The two sign installers stand back to assess their work before finishing the job.

But something is not right.

A couple of the large adhesive letters they have applied to the storefront window are crooked, and one of the men sees this and tells his colleague.

His colleague agrees.

The sign is definitely looking a little skew. But, he reasons, if the store owners don’t care about fonts, they are not going to notice this.

‘Let’s just leave, they won’t notice it,’ he says.

And they leave it.

But something else is not right, something that skips his attention, as he turns to get the rest of the equipment from their van.

His colleague’s smile slips, his shoulders slump.

Even though he agrees that the store owner might not notice that the sign is not perfect.

He knows.
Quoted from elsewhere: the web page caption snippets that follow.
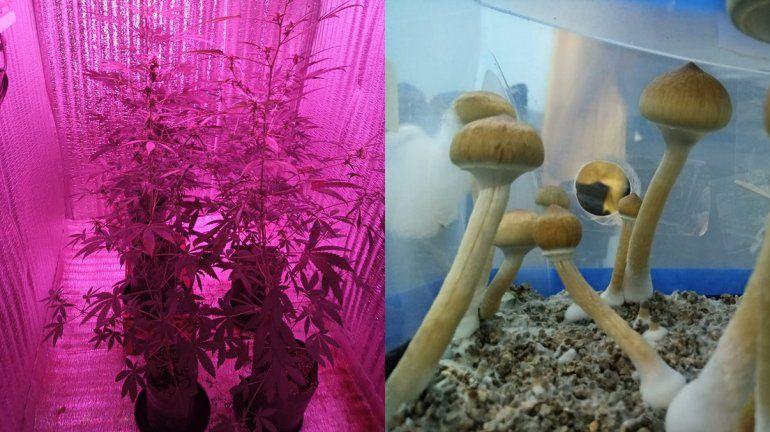 Les encontraron marihuana y hongos alucinógenos en su casa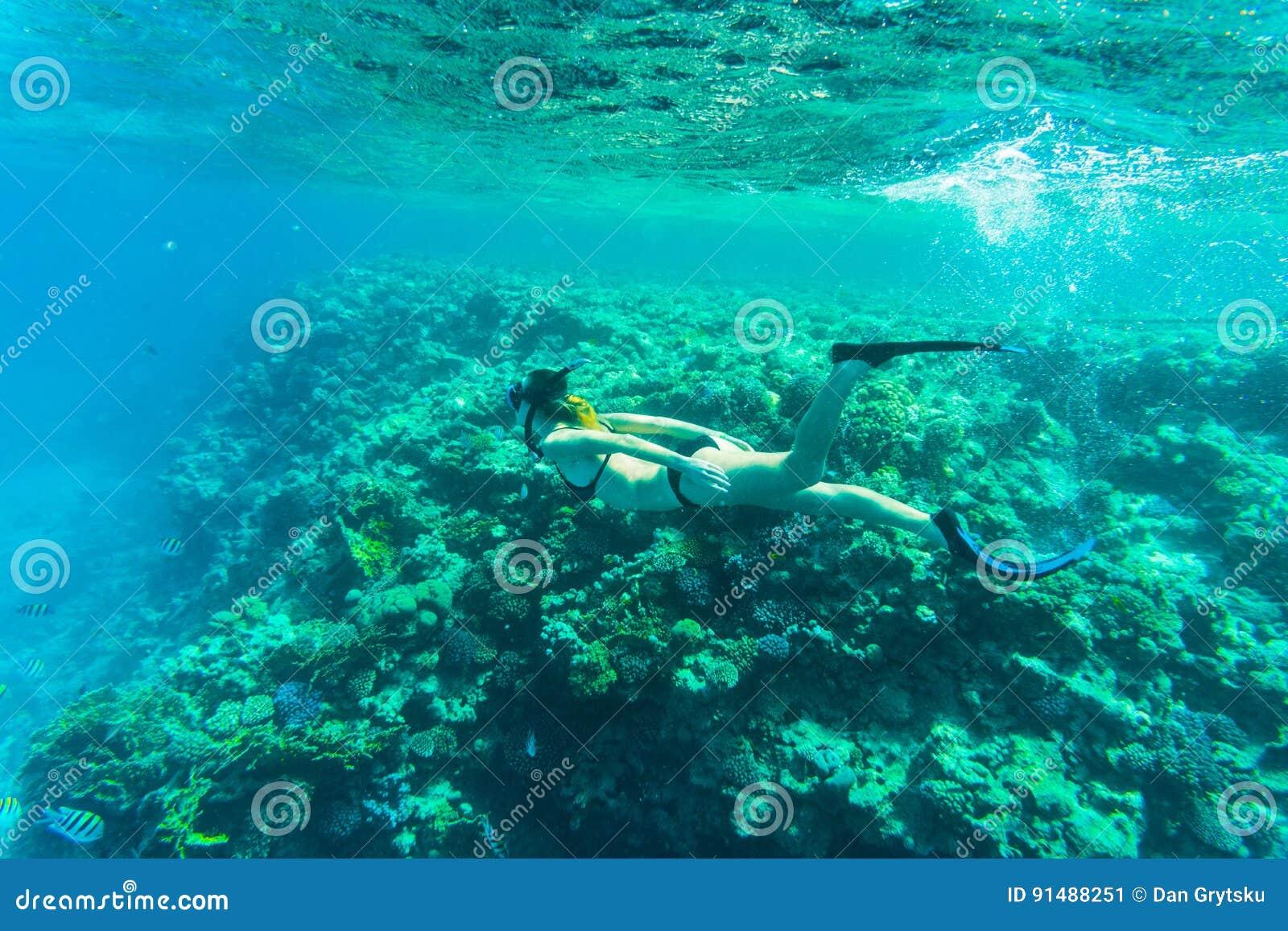 与年轻freediver妇女,水下的生活的美丽的珊瑚礁 文本的Copyspace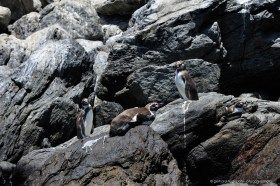 Humboldt Penguins at Reserva Nacional Pinguino Humboldt, Isla Choros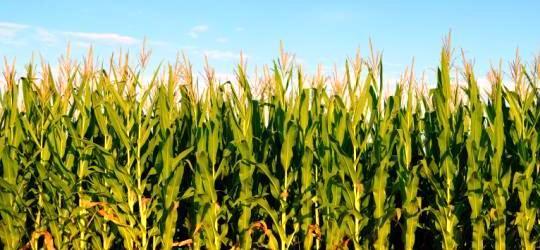 maiz-2 Maíz Maíz maiz 2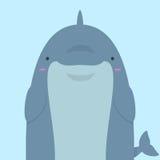 Милый большой тучный дельфин Стоковые Фотографии RF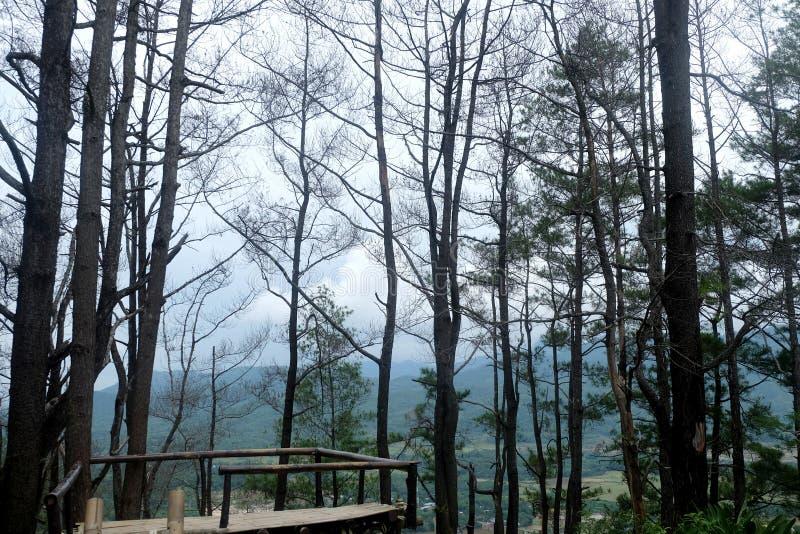 Pijnbomen in het bos stock afbeeldingen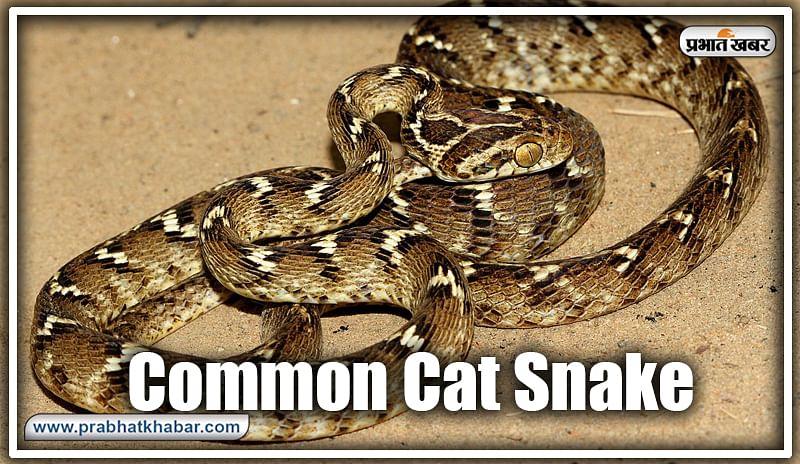 कॉमन कैट स्नेक (Common Cat Snake) : कॉमन कैट स्नेक हल्की विषैली सांप होती है. इसकी लंबाई साढ़े तीन से चार फीट तक हो सकता है. यह आमतौर पर ह्यूमन कॉलोनी के आसपास भी पाया जाता है.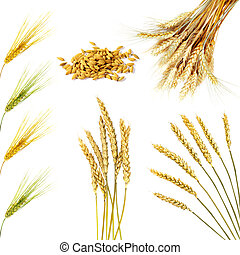 Golden wheat ears isolated on white background - Set of...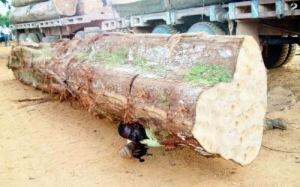 worker-dies-crushed-huge-log-brazil-01-500x312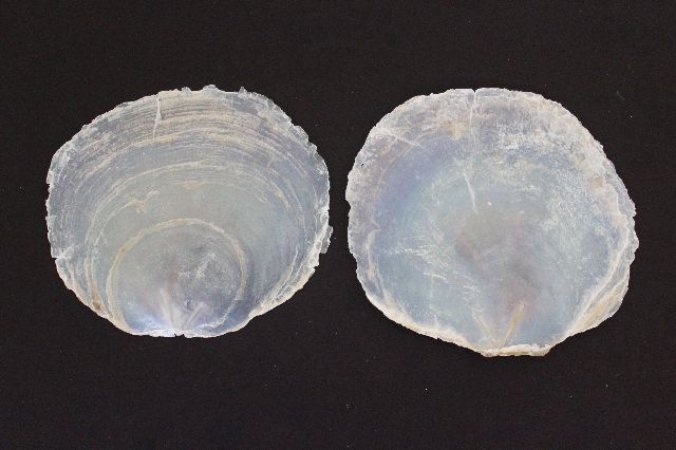 placuna placenta (capiz shell) - 750gr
And that knowing sucks all the joy out of the work.

You get off a stage after giving a talk that you have practiced and rehearsed several times, but you forgot to say something.

So you tell yourself, the audience won’t know, so it’s okay, except it’s not okay, you know you should have said that important thing, and that knowing sucks joy out of your talk.

You do something, something you know you shouldn’t do, something in secret, something that no one will ever know, but you know, you know what you did is wrong, and that knowing should suck your joy out of your conscious.

No one will know, and probably that’s true, no one will ever know, but you know, and if you have conscious, that knowing should make you reconsider.

We are not only showing up for our customers, our audience, or people around us.

We are showing up to ourselves, to do work we are proud of, even when no one is watching.